Prompt A: In the Assignment 1 R code, which line of the good-reviews file is dropped, and why?
--------------------
Assignment 1

\(~\)

Task 1.1

five <- readLines("data/Five.txt")
five <- five[-88]
# Read original file containing good reviews; exclude line 88 being in spanish
five <- five[-which(five=="")]
# Eliminate empty lines

onetwo <- readLines("data/OneTwo.txt") 
# Read original file bad reviews
onetwo <- onetwo[-which(onetwo=="")]
# Eliminate empty lines

# Transform every word in lowercase (for stopwords recognition)
# Write functions to save modified data (used in Phrase Net)
five <- as.data.frame(unlist(lapply(five, tolower)), stringsAsFactors = F)
# write.table(five, "Five_lower.txt", sep='\n', row.names = F, col.names = F, quote = F)
onetwo <- as.data.frame(unlist(lapply(onetwo, tolower)), stringsAsFactors = F)
# write.table(onetwo, "OneTwo_lower.txt", sep='\n', row.names = F, col.names = F, quote = F)

five$doc_id = 1:nrow(five) 
onetwo$doc_id = 1:nrow(onetwo) 

colnames(five)[1]<-"text" # Here we interpret each line in the document as separate document 
colnames(onetwo)[1]<-"text" # Here we interpret each line in the document as separate document 


## word cloud for "five" data----------------------
# Creating corpus (collection of text data)
mycorpus1 <- Corpus(DataframeSource(five))  
mycorpus1 <- tm_map(mycorpus1, removePunctuation) 
mycorpus1 <- tm_map(mycorpus1, function(x) removeWords(x, stopwords("english"))) 
# filtered_five <- data_frame(text = rep(NA, nrow(five)))
# for(i in 1:nrow(five)) {
#   filtered_five$text[i] <- gsub("\\s+", " ", mycorpus1[[i]][[1]])
--------------------
Prompt B: Locate every line in the records that contains the string "separates", treating case as significant. Copy each of those lines.
--------------------
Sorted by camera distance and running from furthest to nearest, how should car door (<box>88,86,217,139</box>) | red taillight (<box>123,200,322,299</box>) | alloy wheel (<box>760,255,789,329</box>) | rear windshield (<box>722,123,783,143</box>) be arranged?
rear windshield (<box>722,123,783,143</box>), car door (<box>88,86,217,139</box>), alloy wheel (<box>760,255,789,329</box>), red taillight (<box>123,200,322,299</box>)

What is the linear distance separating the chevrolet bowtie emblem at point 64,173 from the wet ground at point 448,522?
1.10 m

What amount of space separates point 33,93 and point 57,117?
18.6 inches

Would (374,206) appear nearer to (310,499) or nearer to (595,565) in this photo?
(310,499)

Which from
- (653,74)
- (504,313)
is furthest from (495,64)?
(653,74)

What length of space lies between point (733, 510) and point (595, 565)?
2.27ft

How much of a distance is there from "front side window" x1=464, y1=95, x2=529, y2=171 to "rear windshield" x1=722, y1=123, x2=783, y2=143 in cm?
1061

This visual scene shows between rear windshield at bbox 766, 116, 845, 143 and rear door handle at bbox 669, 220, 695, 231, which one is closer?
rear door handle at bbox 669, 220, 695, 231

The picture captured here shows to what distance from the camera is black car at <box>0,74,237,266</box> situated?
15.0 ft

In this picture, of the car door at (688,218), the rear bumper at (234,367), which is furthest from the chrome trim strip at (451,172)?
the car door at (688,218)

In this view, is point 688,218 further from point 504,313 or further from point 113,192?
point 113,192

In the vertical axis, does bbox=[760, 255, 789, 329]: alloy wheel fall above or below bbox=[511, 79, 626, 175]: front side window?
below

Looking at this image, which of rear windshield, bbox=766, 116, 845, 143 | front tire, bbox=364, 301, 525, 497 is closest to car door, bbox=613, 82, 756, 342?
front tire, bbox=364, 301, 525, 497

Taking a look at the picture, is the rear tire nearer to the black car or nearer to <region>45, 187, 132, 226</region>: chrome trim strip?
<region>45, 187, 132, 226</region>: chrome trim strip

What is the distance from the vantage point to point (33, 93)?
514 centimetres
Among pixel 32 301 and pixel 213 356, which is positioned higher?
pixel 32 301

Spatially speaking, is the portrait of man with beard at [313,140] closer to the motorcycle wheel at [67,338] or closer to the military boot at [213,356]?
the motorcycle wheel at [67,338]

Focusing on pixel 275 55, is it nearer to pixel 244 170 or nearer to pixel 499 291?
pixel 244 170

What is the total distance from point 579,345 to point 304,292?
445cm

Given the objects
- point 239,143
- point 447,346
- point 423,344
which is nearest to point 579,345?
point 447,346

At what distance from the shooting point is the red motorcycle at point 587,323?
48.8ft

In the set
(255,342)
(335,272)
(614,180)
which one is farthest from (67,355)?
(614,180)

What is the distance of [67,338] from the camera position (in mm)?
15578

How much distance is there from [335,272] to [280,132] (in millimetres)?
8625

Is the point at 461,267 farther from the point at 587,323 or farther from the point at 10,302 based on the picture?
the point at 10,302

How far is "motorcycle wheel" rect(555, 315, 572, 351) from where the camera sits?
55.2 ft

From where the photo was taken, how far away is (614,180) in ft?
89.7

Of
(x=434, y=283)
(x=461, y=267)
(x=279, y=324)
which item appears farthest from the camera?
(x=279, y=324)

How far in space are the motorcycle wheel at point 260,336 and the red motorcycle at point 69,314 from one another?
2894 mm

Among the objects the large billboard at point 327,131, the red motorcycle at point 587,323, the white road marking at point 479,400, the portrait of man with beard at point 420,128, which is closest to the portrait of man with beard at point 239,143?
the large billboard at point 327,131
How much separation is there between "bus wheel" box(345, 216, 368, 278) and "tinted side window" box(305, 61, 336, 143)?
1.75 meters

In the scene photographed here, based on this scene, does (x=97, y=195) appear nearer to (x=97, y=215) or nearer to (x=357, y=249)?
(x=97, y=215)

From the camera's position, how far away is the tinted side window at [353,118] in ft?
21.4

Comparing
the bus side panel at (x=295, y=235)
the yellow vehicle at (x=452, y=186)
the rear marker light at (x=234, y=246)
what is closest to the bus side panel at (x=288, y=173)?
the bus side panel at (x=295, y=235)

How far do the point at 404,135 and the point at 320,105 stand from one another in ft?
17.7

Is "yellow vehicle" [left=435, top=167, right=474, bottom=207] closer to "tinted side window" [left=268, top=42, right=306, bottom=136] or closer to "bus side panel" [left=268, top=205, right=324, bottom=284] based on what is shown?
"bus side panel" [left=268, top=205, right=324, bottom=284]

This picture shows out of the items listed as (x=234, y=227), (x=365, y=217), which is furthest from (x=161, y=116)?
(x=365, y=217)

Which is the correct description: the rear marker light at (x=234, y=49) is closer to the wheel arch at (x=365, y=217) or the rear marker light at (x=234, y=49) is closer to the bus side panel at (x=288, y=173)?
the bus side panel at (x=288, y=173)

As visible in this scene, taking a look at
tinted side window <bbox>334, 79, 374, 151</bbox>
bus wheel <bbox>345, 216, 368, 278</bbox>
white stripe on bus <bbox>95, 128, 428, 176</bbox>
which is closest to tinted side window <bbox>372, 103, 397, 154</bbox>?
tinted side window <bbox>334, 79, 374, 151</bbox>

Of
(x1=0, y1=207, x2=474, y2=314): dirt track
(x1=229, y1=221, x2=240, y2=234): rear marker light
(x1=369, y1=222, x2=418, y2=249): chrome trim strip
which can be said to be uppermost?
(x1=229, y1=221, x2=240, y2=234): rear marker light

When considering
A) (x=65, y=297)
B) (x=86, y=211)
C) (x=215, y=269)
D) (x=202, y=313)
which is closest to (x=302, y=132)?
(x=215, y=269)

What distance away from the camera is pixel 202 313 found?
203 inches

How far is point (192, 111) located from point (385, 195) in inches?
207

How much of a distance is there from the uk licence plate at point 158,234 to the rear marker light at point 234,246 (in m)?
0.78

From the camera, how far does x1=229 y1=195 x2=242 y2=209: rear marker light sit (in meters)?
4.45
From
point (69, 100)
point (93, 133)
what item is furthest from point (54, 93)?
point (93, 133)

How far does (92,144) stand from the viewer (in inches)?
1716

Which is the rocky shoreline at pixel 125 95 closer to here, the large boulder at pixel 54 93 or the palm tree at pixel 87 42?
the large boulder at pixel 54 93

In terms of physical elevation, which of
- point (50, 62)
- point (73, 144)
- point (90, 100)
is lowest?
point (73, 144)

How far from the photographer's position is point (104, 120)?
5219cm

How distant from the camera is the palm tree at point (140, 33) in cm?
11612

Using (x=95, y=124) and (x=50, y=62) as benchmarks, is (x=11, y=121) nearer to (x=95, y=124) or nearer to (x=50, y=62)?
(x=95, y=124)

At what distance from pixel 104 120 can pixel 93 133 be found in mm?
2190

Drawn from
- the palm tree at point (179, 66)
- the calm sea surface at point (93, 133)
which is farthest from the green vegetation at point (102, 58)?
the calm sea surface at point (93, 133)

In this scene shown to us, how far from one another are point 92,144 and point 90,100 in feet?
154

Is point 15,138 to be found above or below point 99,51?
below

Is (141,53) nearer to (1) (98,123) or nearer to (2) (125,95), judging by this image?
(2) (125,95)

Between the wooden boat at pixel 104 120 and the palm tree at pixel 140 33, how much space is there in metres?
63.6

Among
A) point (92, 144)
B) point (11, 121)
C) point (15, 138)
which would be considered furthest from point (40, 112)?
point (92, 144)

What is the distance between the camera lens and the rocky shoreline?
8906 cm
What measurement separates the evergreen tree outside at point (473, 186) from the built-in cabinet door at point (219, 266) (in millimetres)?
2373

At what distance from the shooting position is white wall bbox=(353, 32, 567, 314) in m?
--------------------
Output A: Line 88 is dropped because it is in Spanish.

Output B:
What amount of space separates point 33,93 and point 57,117?
What measurement separates the evergreen tree outside at point (473, 186) from the built-in cabinet door at point (219, 266) (in millimetres)?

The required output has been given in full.